Extract:
Understanding the K8sGPT Operator: Theory, Architecture, and Code
The K8sGPT Operator is an intermediary between the Kubernetes control plane, K8sGPT diagnostics workloads, and external observability tools like Prometheus. Here’s a breakdown of its key components and their interactions:
- Custom Resource Definition (CRD): The K8sGPT CRD allows users to declaratively define the scope and behavior of K8sGPT diagnostics through YAML manifests.
- K8sGPT Operator: The operator constantly monitors for changes in the K8sGPT CRD. It reconciles the desired state defined in the CRD with the cluster’s actual state, ensuring the K8sGPT deployment matches user specifications. It exposes metrics via Prometheus-compatible endpoints and gathers diagnostic metrics and analysis results from the K8sGPT deployment.
- K8sGPT Deployment: The K8sGPT deployment is the main diagnostic engine. It interacts directly with the Kubernetes API Server to gather cluster state and resource information and performs AI-driven analysis on the specified resources (e.g., pods, services, deployments).
- API Server Integration: The API Server provides a real-time cluster state for the K8sGPT deployment. The K8sGPT deployment uses this data to perform checks, identify anomalies, and analyze cluster health. Feedback is sent back to the operator for further processing.
- Prometheus Integration: Prometheus scrapes metrics exposed by the K8sGPT Operator. These metrics can be visualized using dashboards like Grafana or used for alerting purposes.

Stored data:
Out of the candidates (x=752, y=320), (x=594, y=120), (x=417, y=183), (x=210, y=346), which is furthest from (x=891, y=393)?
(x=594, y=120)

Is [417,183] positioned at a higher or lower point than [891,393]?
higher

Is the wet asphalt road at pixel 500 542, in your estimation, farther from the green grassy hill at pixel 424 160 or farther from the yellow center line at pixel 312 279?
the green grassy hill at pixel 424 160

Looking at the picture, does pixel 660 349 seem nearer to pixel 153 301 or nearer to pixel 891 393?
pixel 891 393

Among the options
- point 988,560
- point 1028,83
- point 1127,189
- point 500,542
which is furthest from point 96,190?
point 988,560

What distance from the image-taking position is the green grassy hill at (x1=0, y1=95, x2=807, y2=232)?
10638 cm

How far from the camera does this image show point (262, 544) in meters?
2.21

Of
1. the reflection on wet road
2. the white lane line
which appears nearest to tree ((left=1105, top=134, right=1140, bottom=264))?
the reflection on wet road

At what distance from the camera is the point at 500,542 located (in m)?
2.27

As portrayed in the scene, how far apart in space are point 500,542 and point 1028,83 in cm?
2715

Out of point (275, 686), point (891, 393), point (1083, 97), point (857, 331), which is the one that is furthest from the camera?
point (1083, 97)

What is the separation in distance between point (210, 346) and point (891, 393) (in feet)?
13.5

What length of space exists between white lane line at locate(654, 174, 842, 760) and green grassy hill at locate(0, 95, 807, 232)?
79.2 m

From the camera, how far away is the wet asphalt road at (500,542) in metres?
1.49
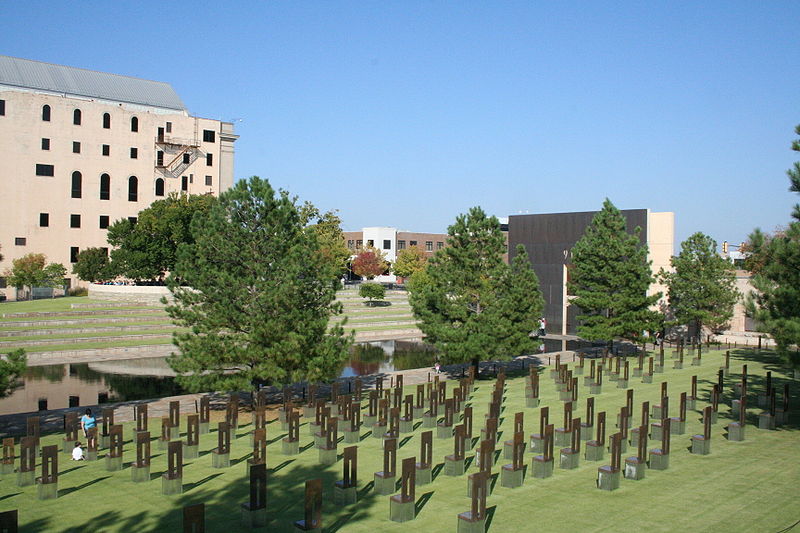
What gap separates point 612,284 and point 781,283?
61.5ft

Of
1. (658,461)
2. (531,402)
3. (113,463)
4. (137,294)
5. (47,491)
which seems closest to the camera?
(47,491)

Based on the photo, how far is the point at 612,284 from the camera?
36938mm

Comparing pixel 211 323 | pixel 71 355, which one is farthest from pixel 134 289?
pixel 211 323

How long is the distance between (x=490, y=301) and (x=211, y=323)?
40.2ft

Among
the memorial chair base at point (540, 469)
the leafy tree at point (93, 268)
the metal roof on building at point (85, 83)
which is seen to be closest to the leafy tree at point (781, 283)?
the memorial chair base at point (540, 469)

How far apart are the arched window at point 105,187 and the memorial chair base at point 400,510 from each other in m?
64.4

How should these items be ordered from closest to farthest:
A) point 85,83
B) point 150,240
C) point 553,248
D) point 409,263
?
point 553,248 < point 150,240 < point 85,83 < point 409,263

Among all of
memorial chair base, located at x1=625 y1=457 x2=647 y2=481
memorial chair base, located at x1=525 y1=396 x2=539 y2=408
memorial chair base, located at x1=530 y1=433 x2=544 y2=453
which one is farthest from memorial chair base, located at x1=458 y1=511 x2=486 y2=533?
memorial chair base, located at x1=525 y1=396 x2=539 y2=408

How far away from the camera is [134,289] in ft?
174

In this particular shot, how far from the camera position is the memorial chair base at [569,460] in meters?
15.9

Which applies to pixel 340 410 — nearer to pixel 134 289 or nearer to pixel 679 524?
pixel 679 524

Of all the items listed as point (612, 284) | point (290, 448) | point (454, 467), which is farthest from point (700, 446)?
point (612, 284)

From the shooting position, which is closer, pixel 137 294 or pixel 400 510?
pixel 400 510

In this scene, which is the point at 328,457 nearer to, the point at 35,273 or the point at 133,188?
the point at 35,273
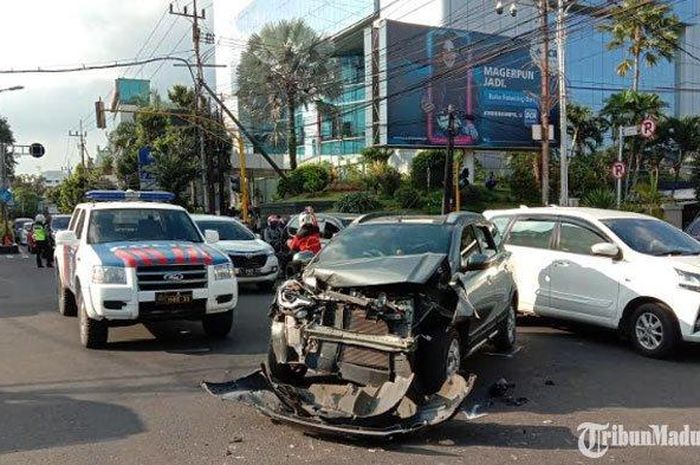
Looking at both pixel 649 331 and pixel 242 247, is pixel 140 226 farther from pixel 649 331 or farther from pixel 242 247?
pixel 649 331

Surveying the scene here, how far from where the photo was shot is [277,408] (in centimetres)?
543

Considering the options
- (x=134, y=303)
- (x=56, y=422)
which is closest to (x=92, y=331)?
(x=134, y=303)

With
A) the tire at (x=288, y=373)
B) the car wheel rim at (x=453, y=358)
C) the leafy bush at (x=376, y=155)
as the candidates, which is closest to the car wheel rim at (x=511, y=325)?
the car wheel rim at (x=453, y=358)

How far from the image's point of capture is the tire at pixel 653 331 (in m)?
7.85

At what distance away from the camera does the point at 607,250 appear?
844cm

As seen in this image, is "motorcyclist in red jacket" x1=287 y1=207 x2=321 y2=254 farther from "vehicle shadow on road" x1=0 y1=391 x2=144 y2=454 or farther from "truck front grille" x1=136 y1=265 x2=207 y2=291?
"vehicle shadow on road" x1=0 y1=391 x2=144 y2=454

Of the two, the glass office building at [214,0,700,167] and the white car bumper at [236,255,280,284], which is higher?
the glass office building at [214,0,700,167]

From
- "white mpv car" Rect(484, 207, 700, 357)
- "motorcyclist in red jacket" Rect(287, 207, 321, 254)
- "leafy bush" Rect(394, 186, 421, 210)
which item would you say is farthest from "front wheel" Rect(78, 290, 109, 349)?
"leafy bush" Rect(394, 186, 421, 210)

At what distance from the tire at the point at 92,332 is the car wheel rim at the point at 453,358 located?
451cm

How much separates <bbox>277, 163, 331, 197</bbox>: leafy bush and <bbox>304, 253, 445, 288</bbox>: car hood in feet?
114

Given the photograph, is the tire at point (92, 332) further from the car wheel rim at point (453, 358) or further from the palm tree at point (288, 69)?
the palm tree at point (288, 69)

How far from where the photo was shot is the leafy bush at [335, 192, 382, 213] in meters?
33.1

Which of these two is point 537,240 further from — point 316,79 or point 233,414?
point 316,79

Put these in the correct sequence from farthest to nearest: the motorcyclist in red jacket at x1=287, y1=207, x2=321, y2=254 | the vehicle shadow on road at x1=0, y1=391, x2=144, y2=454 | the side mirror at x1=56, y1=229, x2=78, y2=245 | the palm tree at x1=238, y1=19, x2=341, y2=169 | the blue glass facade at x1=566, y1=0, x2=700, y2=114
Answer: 1. the blue glass facade at x1=566, y1=0, x2=700, y2=114
2. the palm tree at x1=238, y1=19, x2=341, y2=169
3. the motorcyclist in red jacket at x1=287, y1=207, x2=321, y2=254
4. the side mirror at x1=56, y1=229, x2=78, y2=245
5. the vehicle shadow on road at x1=0, y1=391, x2=144, y2=454
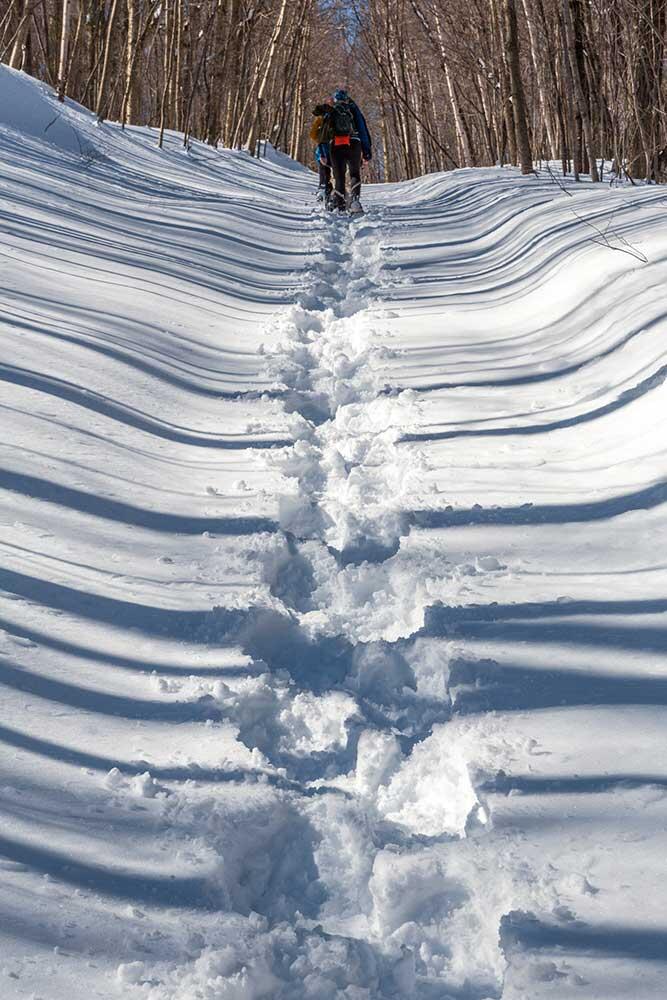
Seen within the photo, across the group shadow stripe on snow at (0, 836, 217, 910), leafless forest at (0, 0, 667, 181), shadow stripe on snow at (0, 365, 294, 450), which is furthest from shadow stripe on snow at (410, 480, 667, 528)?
leafless forest at (0, 0, 667, 181)

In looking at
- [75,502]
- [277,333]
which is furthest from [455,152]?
[75,502]

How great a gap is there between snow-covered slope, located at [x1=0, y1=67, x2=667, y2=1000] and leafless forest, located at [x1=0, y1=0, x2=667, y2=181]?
4.23m

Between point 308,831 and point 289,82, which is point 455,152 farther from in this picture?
point 308,831

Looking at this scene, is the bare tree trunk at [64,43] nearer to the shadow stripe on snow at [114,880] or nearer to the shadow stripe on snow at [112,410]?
the shadow stripe on snow at [112,410]

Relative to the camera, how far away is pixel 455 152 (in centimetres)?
3597

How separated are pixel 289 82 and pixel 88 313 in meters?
21.1

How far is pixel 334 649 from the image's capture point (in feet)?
7.43

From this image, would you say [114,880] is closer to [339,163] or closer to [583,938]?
[583,938]

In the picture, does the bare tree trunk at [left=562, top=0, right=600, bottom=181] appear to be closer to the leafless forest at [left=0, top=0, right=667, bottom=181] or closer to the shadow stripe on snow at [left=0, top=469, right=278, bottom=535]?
the leafless forest at [left=0, top=0, right=667, bottom=181]

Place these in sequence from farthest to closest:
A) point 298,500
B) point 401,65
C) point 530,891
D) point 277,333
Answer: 1. point 401,65
2. point 277,333
3. point 298,500
4. point 530,891

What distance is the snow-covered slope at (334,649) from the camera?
145cm

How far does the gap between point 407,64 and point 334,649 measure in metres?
28.8

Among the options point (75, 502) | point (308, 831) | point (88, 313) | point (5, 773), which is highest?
point (88, 313)

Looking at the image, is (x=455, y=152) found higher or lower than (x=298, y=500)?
higher
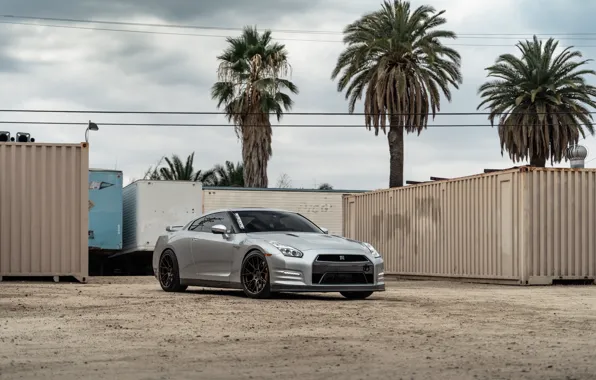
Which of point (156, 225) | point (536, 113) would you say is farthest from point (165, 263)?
point (536, 113)

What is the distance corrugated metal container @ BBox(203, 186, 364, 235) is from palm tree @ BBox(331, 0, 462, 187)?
2.68 metres

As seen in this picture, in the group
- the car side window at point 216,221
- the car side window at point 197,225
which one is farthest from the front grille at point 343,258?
the car side window at point 197,225

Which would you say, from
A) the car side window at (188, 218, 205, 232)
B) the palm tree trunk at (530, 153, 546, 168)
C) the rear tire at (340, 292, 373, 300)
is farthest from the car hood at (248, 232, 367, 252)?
the palm tree trunk at (530, 153, 546, 168)

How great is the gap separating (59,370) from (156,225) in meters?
27.2

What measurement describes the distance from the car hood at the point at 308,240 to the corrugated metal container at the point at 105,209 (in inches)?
772

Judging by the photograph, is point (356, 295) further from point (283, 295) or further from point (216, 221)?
point (216, 221)

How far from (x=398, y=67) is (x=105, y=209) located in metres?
13.6

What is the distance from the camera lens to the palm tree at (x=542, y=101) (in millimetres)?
43531

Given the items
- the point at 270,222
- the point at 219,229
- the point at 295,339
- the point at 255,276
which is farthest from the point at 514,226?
the point at 295,339

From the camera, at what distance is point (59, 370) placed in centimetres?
715

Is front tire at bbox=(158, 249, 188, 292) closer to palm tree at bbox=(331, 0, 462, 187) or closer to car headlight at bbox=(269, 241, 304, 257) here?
car headlight at bbox=(269, 241, 304, 257)

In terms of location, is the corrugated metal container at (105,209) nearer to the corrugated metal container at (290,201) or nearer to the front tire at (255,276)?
the corrugated metal container at (290,201)

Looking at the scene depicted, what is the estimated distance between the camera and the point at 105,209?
33.9 meters

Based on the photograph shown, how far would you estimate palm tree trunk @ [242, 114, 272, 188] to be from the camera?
163 ft
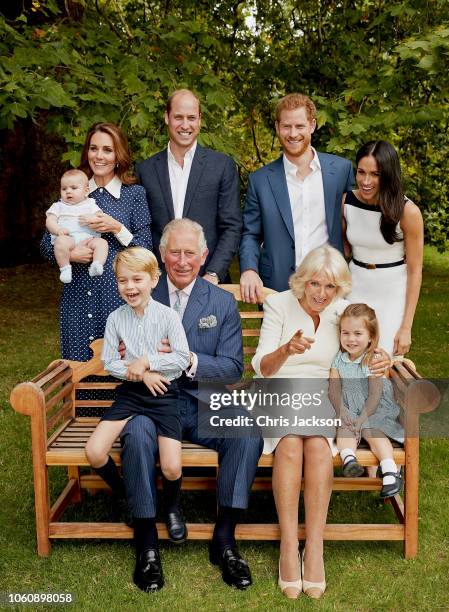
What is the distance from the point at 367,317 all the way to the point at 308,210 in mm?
912

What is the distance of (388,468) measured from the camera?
11.7ft

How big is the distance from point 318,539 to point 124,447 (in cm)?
98

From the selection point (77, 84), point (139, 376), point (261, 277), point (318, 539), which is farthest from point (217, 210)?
point (77, 84)

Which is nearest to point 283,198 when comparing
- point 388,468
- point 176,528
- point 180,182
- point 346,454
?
point 180,182

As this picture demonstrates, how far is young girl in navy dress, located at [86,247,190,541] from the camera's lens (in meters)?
3.60

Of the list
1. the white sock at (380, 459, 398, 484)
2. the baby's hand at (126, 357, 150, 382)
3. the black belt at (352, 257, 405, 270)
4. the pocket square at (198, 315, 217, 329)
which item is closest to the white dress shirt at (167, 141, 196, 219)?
the pocket square at (198, 315, 217, 329)

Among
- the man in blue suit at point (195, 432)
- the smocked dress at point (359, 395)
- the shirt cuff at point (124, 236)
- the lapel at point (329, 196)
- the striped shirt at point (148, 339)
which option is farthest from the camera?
the lapel at point (329, 196)

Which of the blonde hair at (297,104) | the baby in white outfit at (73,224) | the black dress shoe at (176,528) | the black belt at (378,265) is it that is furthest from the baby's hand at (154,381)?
the blonde hair at (297,104)

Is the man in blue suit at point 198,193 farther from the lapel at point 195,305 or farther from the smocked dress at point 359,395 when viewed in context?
the smocked dress at point 359,395

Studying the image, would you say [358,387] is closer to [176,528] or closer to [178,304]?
[178,304]

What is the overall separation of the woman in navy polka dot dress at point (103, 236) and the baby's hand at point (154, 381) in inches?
32.1

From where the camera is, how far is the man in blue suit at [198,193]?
4480mm

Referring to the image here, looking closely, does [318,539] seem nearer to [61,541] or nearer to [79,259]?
[61,541]

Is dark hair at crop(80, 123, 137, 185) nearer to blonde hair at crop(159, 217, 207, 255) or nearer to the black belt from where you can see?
blonde hair at crop(159, 217, 207, 255)
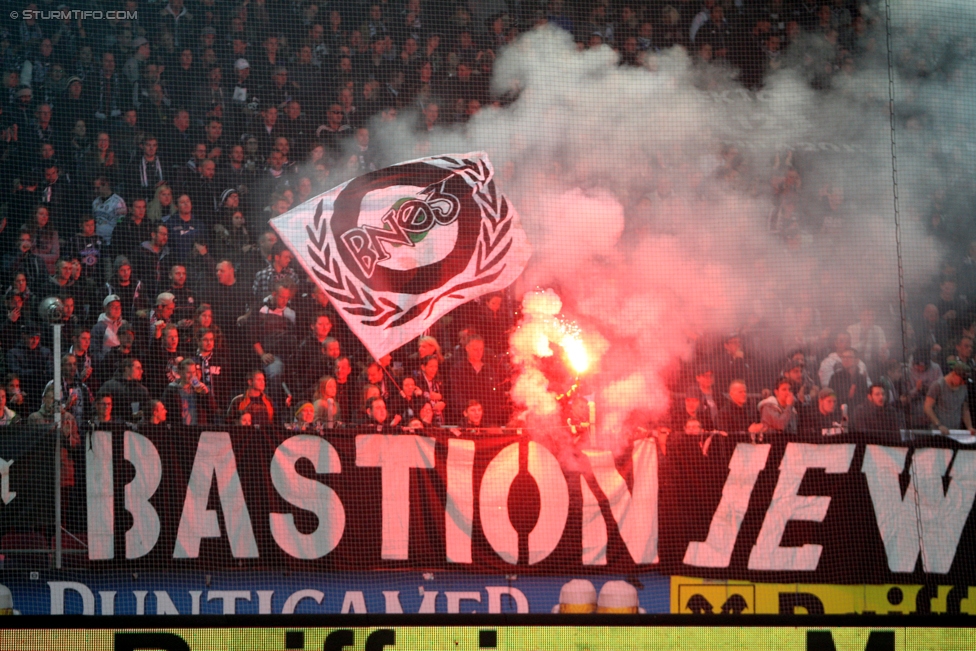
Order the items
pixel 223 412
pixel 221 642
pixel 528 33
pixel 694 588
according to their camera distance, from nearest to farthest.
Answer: pixel 221 642 < pixel 694 588 < pixel 223 412 < pixel 528 33

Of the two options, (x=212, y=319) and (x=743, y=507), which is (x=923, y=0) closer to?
(x=743, y=507)

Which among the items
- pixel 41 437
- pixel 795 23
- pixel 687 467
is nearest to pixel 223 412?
pixel 41 437

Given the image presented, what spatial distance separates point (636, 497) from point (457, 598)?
105cm

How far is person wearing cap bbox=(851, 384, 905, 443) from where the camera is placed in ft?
18.4

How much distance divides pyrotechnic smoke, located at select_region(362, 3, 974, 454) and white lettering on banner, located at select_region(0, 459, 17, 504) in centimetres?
274

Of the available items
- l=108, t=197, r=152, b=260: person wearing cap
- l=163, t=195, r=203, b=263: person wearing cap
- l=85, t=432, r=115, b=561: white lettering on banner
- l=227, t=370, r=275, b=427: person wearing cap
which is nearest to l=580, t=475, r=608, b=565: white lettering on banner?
l=227, t=370, r=275, b=427: person wearing cap

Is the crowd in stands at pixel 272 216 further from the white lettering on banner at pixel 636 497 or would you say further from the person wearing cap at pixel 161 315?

Things to do:
**a.** In the K8sGPT Operator article, quote everything from "- K8sGPT Operator: The" down to "pods, services, deployments).".
**b.** According to the K8sGPT Operator article, what does Prometheus scrape?
**c.** Pick up the K8sGPT Operator article after its final sentence and keep writing it.

Answers given:
**a.**
- K8sGPT Operator: The operator constantly monitors for changes in the K8sGPT CRD. It reconciles the desired state defined in the CRD with the cluster’s actual state, ensuring the K8sGPT deployment matches user specifications. It exposes metrics via Prometheus-compatible endpoints and gathers diagnostic metrics and analysis results from the K8sGPT deployment.
- K8sGPT Deployment: The K8sGPT deployment is the main diagnostic engine. It interacts directly with the Kubernetes API Server to gather cluster state and resource information and performs AI-driven analysis on the specified resources (e.g., pods, services, deployments).

**b.** Prometheus scrapes the metrics exposed by the K8sGPT Operator.

**c.**
- Results Handling: Once diagnostics are performed, the results are:
- Processed and stored by the operator.
- Outputted to user-defined destinations (e.g., logs, dashboards).
- Integrated into workflows like CI/CD pipelines for automated actions.
Step-by-Step Workflow
User Input:
- A user creates or updates a K8sGPT Custom Resource (CR), defining the desired analysis behavior and scope.
Reconciliation:
- The operator detects the CR change and enters its reconciliation loop.
- It deploys or updates the K8sGPT workload to match the defined CRD.
Diagnostics:
- The K8sGPT deployment interacts with the API Server to gather live cluster data.
- It performs diagnostic checks and anomaly detection based on user specifications.
Metrics and Results:
- The K8sGPT deployment exposes metrics, which the operator scrapes.
- Results are formatted and sent to Prometheus or user-defined destinations.
Integration and Action:
- The operator integrates the results into existing workflows, triggering alerts or automated actions based on findings.
Advantages of This Architecture
- Scalability: The operator dynamically manages the K8sGPT workload, scaling it with cluster requirements.
- Flexibility: Through CRDs, users have full control over the scope and configuration of diagnostics.
- Observability: Integrates natively with Prometheus and supports external dashboards.
- Automation: Enables automation of issue detection and resolution, streamlining DevOps workflows.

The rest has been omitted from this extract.